Las ínsulas extrañas es una antología que reúne poemas de primer orden, que acerca a poetas que pocas veces hemos visto juntos y que en su prólogo teje argumentos irrefutables. Se nota en ella la calidad de lectores de los cuatro participantes, el rigor de sus puntos de vista y el conocimiento sensible que tienen de la poesía en español de la segunda mitad del siglo XX. No es menor el mérito de acercar a Juan Gelman y a Antonio Gamoneda, a Francisco Brines y a José Manuel Arango, a Eduardo Lizalde y a Rafael Cadenas. Tampoco lo es la inclusión de poetas que por distintas circunstancias no han tenido el reconocimiento que merecen, como Héctor Viel Temperley y Juan Antonio Masoliver Ródenas, o la presencia de algunas de las voces más consistentes de la poesía actual, como Coral Bracho, José Watanabe y Olvido García Valdés, o el descubrimiento deslumbrante, en mi caso, de Clarisse Nicoidski.

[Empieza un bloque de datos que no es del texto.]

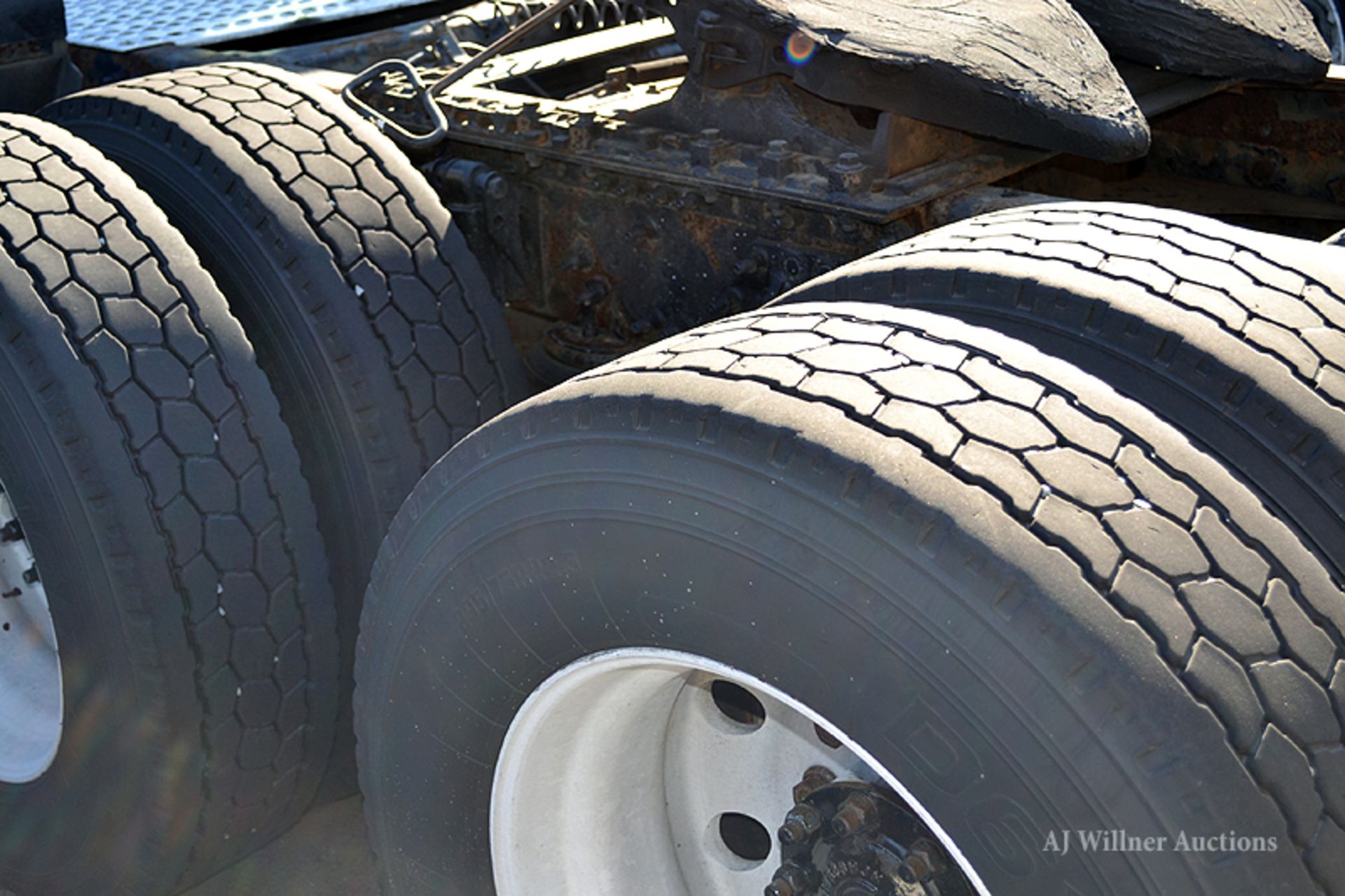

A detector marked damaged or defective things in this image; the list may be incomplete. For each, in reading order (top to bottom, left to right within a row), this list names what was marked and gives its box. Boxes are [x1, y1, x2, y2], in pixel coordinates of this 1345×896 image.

rusty bolt [785, 764, 828, 796]
rusty bolt [780, 801, 818, 845]
rusty bolt [828, 791, 871, 839]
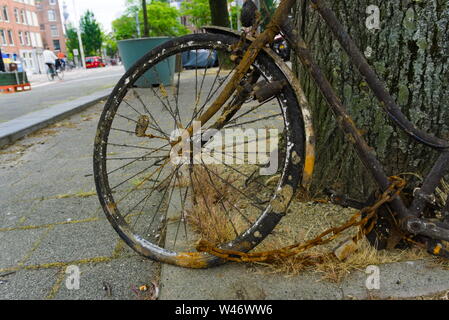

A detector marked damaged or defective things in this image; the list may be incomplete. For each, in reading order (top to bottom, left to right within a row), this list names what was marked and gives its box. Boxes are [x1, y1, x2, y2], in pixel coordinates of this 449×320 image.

rusty bicycle wheel [93, 33, 306, 268]
rusty chain [196, 175, 406, 262]
corroded bicycle frame [198, 0, 448, 250]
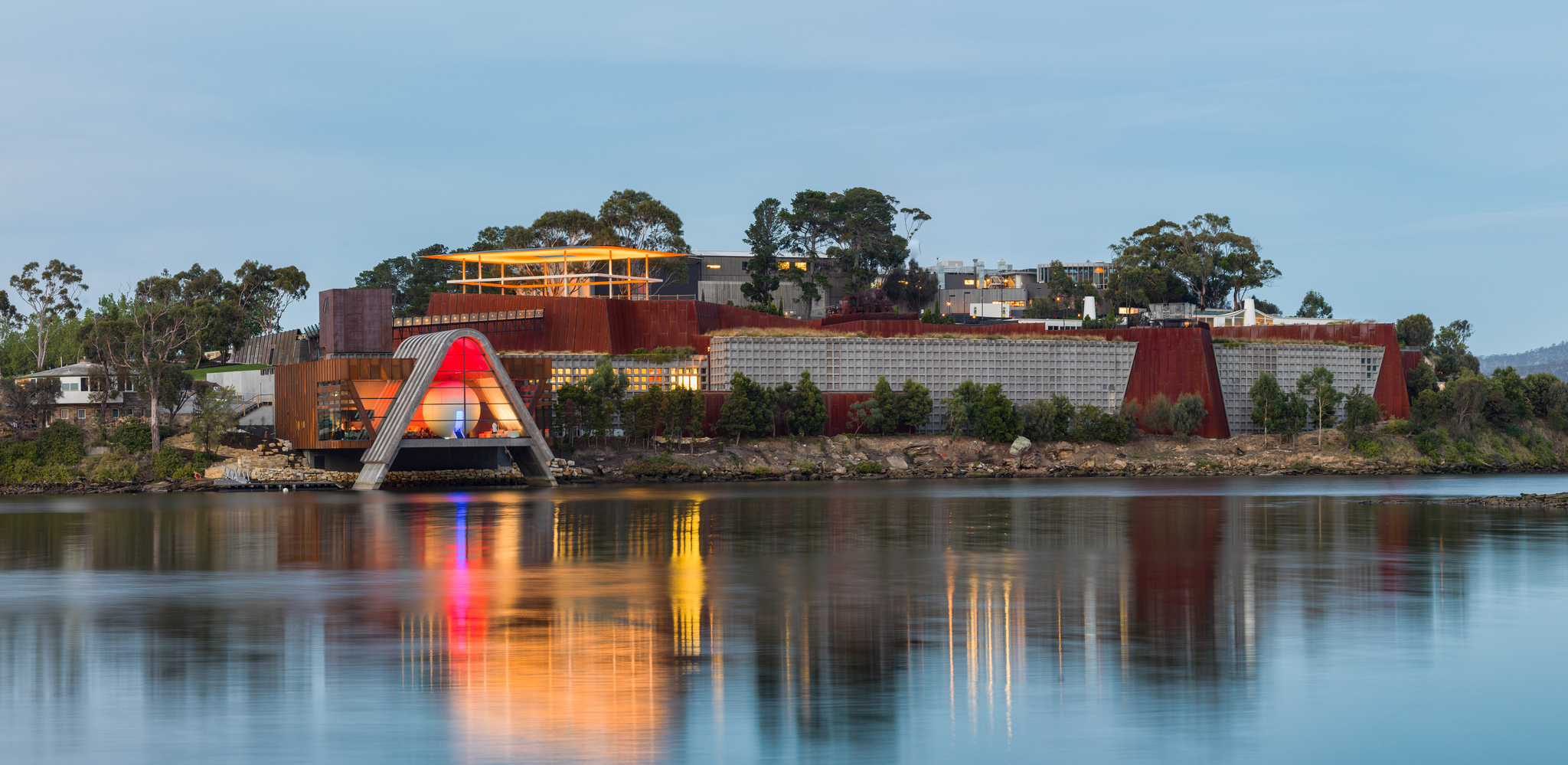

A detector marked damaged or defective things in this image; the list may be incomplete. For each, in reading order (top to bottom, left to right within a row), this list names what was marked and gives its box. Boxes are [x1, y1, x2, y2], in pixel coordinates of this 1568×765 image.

rusty corten steel wall [320, 289, 395, 355]
rusty corten steel wall [1207, 322, 1415, 420]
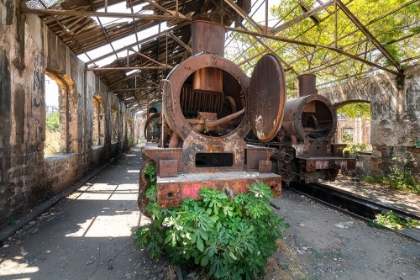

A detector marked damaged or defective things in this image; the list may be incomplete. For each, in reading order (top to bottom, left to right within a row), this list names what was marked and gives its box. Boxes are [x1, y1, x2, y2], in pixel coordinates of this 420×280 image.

rusty boiler [139, 19, 288, 212]
rusted chimney stack [296, 74, 316, 97]
rusty boiler [276, 74, 354, 184]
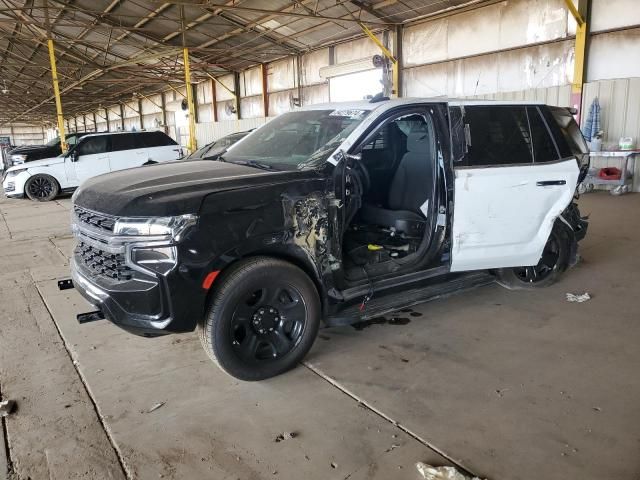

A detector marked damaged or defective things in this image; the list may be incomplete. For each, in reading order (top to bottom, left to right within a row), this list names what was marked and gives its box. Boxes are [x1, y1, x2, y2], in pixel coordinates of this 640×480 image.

damaged chevrolet tahoe [66, 98, 592, 378]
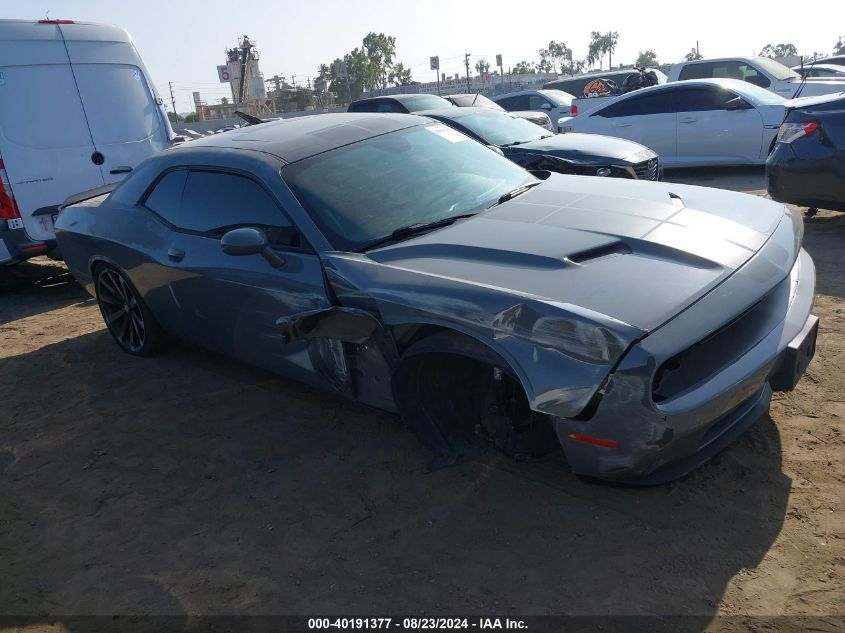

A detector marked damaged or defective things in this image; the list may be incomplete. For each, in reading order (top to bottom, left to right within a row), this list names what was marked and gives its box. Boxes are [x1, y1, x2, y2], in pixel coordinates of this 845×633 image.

damaged dodge challenger [54, 113, 816, 482]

Todo sería perfecto si la antología no presentara problemas que desvirtúan el conjunto y que enturbian su sentido, y en los que no hay más remedio que detenerse. Una antología se sostiene por la introducción que la autoriza, y los poemas que incluye son las notas que la confirman. Si aquélla no es sólida el sentido se pierde, incluso si la muestra es ejemplar, y si el conjunto no es riguroso lo que produce es un mero desconcierto. Una antología significativa siempre provoca polémica, y el tipo de respuestas da la medida de su logro. Las ínsulas secretas, en ese sentido, no desmerece. Desde antes de salir ha sido objeto de controversia, y lo seguirá siendo por un buen rato.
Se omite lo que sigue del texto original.